In your copy, repeat the records exactly and leave out the pictures.

Start of Data provided

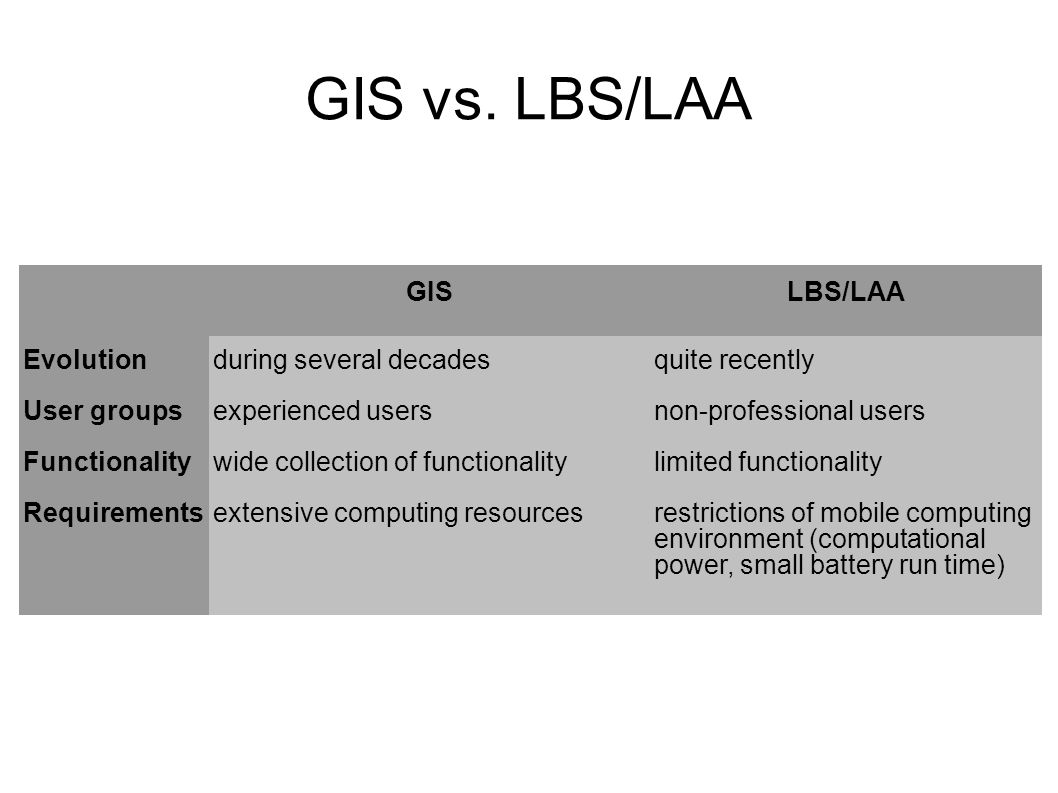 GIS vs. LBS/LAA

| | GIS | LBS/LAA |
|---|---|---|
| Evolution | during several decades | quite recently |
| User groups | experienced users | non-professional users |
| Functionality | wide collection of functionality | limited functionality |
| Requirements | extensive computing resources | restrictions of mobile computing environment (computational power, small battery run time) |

End of Data provided

- _Exercise answer_
 GIS vs. LBS/LAA

| | GIS | LBS/LAA |
|---|---|---|
| Evolution | during several decades | quite recently |
| User groups | experienced users | non-professional users |
| Functionality | wide collection of functionality | limited functionality |
| Requirements | extensive computing resources | restrictions of mobile computing environment (computational power, small battery run time) |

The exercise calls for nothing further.